Treatment with apremilast 30 mg twice daily for 12 weeks led to a greater decrease in the number of oral ulcers and in associated pain for patients with Behçet syndrome than treatment with placebo, according to the results of a new phase III study. More than half of the patients treated with apremilast (53%) were free of oral ulcers at week 12, compared with 22% in the placebo group, and the benefits of the treatment were apparent as early as week 1.

Oral ulcers are an early and frequent manifestation of Behçet syndrome, and can have a substantial effect on a patient’s quality of life. Although a number of agents are available to treat oral ulcers, including colchicine, topical or systemic glucocorticoids, TNF inhibitors or thalidomide, some patients fail to respond to these treatments. Apremilast, an orally available small-molecule phosphodiesterase 4 (PDE4) inhibitor that is already approved for the treatment of psoriasis and psoriatic arthritis, is a potential treatment for Behçet syndrome as it modulates several pro-inflammatory mediators that are upregulated in the disease (TNF, IL-2, IL-8, IL-17 and IFNγ).

The phase III results are consistent with those of a previous phase II trial of patients with Behçet syndrome from Turkey and the USA, but the current trial included a larger group of patients (n = 207) from 10 countries across 3 continents. Also notable is that patients in the phase III study had failed to respond to previous treatment with one or more nonbiologic agents.

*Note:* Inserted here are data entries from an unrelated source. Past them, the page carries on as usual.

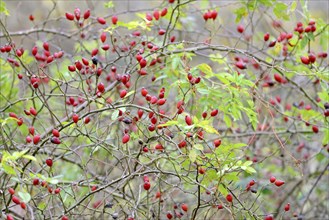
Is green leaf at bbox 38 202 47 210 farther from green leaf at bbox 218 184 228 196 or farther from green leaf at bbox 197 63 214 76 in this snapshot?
green leaf at bbox 197 63 214 76

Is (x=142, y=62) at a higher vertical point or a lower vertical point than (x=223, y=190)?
higher

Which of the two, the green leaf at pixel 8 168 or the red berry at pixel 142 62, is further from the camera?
the red berry at pixel 142 62

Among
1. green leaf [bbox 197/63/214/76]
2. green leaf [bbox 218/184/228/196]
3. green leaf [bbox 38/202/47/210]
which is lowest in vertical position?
green leaf [bbox 218/184/228/196]

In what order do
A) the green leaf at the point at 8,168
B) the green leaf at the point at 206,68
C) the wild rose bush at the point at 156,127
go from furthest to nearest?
1. the green leaf at the point at 206,68
2. the wild rose bush at the point at 156,127
3. the green leaf at the point at 8,168

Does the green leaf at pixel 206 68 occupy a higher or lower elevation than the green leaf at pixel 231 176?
higher

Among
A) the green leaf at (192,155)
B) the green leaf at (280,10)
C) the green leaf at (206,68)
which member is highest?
the green leaf at (280,10)

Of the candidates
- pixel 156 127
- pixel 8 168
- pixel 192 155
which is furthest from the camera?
pixel 156 127

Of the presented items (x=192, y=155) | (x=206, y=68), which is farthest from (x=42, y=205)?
(x=206, y=68)

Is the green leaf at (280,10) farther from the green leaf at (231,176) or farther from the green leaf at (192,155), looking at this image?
the green leaf at (192,155)

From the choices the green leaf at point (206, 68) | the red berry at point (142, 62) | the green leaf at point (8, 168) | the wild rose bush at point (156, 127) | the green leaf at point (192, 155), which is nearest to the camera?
the green leaf at point (8, 168)

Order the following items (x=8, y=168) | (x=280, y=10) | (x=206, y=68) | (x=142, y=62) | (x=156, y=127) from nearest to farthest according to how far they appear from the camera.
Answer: (x=8, y=168) < (x=156, y=127) < (x=142, y=62) < (x=206, y=68) < (x=280, y=10)

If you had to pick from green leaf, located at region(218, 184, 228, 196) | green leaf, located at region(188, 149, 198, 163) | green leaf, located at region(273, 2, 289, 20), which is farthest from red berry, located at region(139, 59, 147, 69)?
green leaf, located at region(273, 2, 289, 20)

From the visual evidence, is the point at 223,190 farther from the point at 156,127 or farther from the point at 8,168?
the point at 8,168

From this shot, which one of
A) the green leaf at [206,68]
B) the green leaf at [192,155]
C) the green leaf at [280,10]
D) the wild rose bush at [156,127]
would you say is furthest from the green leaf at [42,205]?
the green leaf at [280,10]
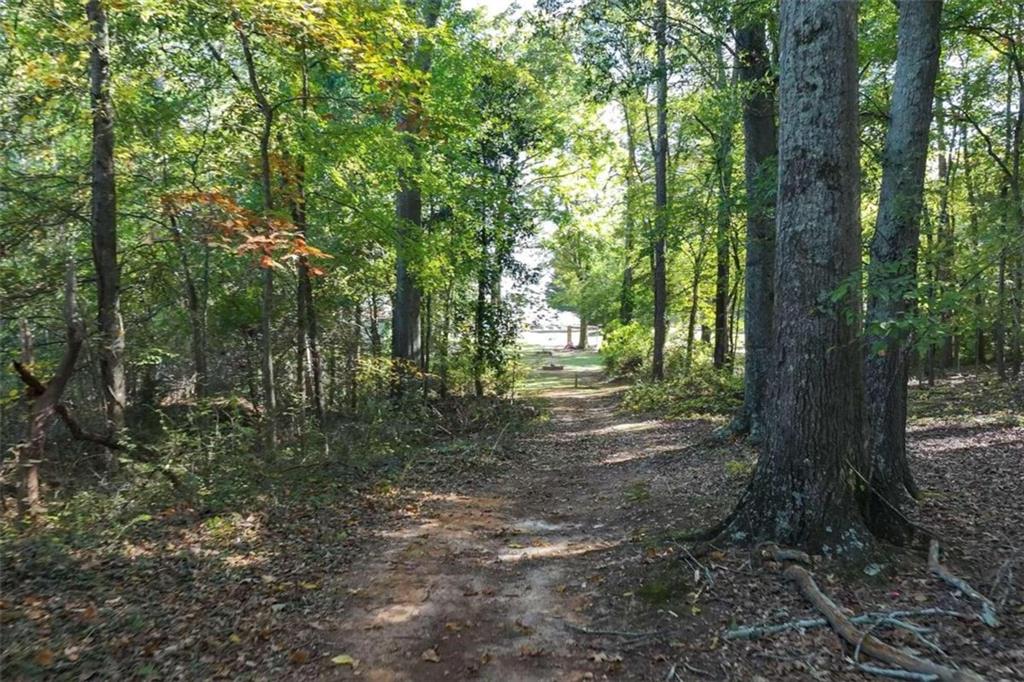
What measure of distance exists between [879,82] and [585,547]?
41.6 ft

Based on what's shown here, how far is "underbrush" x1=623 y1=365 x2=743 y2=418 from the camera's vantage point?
16.2m

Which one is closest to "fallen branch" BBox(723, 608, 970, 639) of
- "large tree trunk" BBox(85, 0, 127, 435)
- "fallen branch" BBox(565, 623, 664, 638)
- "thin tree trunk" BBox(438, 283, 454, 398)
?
"fallen branch" BBox(565, 623, 664, 638)

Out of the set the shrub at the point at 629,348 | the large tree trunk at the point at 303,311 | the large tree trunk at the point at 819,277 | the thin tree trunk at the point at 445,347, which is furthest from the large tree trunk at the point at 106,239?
the shrub at the point at 629,348

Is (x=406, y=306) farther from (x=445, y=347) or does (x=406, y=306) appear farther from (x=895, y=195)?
(x=895, y=195)

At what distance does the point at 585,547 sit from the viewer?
6652 mm

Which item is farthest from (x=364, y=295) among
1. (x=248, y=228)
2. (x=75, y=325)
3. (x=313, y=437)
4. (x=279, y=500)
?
(x=75, y=325)

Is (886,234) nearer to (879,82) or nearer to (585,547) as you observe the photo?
(585,547)

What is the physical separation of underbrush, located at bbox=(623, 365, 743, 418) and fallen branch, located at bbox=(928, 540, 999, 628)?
10558 mm

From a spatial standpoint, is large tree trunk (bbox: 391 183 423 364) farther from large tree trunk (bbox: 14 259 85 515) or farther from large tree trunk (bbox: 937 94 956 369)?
large tree trunk (bbox: 937 94 956 369)

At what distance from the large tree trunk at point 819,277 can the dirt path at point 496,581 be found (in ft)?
6.50

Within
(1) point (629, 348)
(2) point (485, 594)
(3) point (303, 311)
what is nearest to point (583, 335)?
(1) point (629, 348)

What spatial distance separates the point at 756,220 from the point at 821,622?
25.0 feet

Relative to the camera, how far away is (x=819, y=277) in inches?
194

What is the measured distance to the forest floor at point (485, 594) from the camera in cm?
414
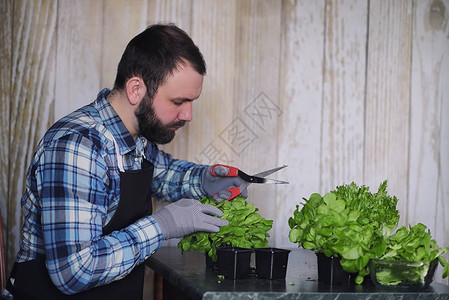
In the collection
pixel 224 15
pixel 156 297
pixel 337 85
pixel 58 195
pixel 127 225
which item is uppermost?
pixel 224 15

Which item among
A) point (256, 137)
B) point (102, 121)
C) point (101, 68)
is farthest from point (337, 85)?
point (102, 121)

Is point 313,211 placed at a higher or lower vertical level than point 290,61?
lower

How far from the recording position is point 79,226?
1495mm

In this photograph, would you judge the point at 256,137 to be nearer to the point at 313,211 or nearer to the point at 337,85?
the point at 337,85

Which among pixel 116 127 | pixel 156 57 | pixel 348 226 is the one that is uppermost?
pixel 156 57

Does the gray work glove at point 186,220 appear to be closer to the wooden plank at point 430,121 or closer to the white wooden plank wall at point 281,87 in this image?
the white wooden plank wall at point 281,87

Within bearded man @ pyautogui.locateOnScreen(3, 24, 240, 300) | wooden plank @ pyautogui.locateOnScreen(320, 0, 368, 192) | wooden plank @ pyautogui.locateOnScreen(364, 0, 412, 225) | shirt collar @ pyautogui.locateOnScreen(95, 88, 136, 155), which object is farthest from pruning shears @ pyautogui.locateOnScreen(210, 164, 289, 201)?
wooden plank @ pyautogui.locateOnScreen(364, 0, 412, 225)

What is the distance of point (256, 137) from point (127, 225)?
0.87 metres

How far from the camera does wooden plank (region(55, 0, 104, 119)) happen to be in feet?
7.41

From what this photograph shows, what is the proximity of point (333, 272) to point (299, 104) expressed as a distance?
115 cm

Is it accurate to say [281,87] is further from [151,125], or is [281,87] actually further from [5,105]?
[5,105]

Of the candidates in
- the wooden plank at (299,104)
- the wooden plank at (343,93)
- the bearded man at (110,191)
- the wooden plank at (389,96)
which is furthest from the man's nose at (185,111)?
the wooden plank at (389,96)

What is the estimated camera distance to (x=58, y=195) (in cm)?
152

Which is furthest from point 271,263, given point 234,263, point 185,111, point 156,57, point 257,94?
point 257,94
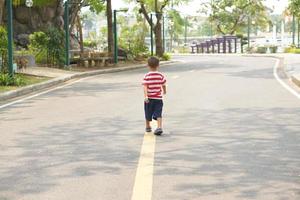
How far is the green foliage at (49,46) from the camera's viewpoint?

Compared with the placebo group, patients in the apremilast group had a greater improvement in Behçet’s Disease Quality of Life score, and in pain associated with oral ulcers as assessed on a 100-mm visual analogue scale. However, adverse events, including diarrhoea, nausea and headache, were more frequent in the apremilast group than the placebo group.

As the trial had no active comparator, further studies are needed to determine how the efficacy of apremilast compares with that of other agents. Longer follow-up is also required to determine whether long-term administration of apremilast could be safe and effective.